**** Data for analysis
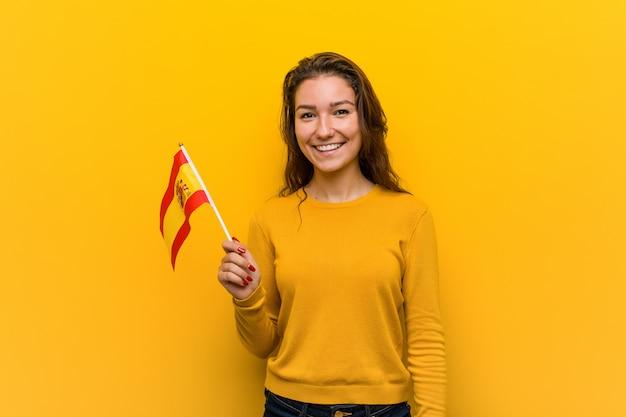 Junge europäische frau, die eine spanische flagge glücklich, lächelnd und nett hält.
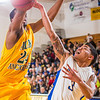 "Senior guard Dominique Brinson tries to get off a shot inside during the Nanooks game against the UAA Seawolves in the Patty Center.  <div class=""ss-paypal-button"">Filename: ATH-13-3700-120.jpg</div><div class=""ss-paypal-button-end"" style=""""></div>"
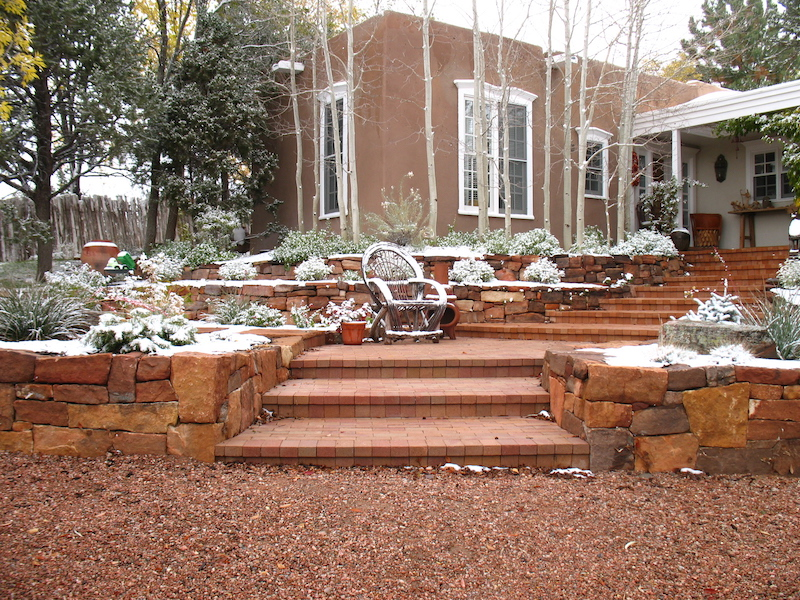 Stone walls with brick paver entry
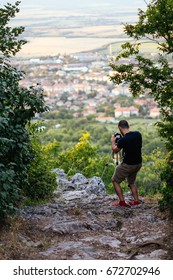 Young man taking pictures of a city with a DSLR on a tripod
********
**** Data for analysis
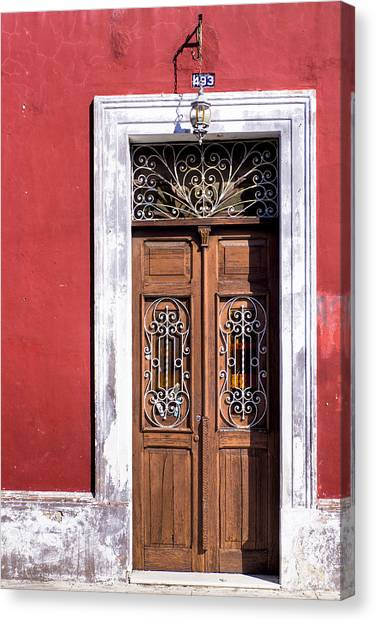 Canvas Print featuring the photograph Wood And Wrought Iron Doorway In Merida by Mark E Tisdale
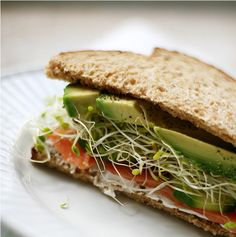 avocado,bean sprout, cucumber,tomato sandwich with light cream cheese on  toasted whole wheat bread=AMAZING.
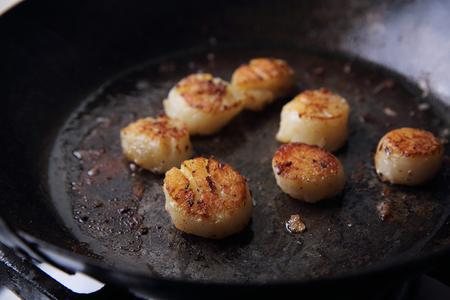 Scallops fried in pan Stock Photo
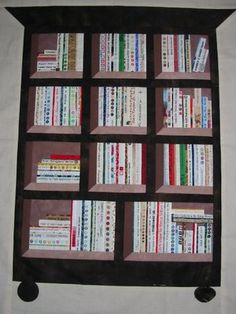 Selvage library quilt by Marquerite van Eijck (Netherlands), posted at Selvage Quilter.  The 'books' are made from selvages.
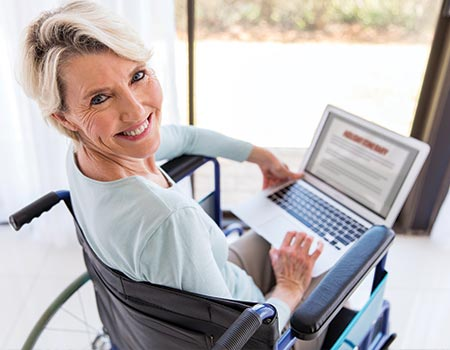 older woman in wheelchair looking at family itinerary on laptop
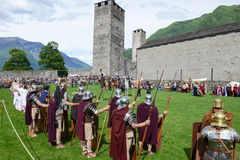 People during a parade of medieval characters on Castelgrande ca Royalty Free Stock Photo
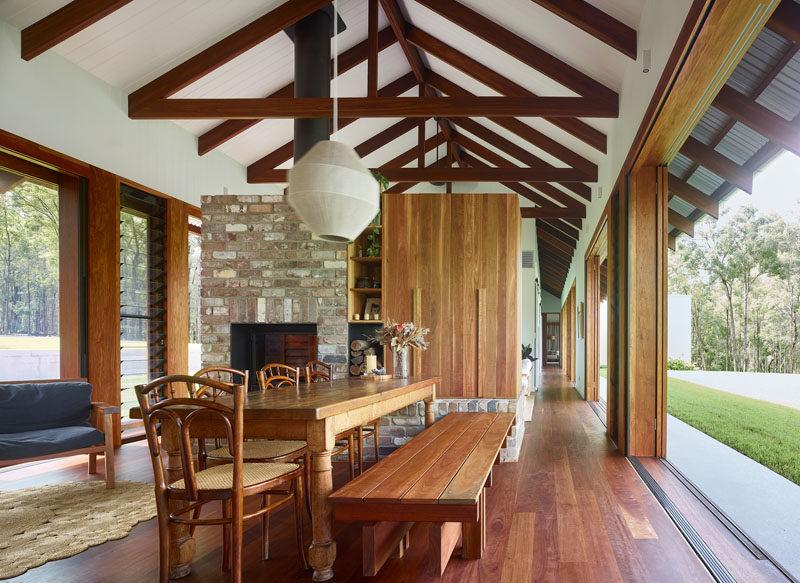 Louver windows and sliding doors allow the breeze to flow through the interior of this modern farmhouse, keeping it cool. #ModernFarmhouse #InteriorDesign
********
[What is expected]
What is needed is an exact copy of only the lines above from the one with "Junge europäische frau, die" to the one with "Young man taking", both kept, with every picture left out.

[Completed task]
 Junge europäische frau, die eine spanische flagge glücklich, lächelnd und nett hält.
 "Senior guard Dominique Brinson tries to get off a shot inside during the Nanooks game against the UAA Seawolves in the Patty Center.  <div class=""ss-paypal-button"">Filename: ATH-13-3700-120.jpg</div><div class=""ss-paypal-button-end"" style=""""></div>"
 Stone walls with brick paver entry
 Young man taking pictures of a city with a DSLR on a tripod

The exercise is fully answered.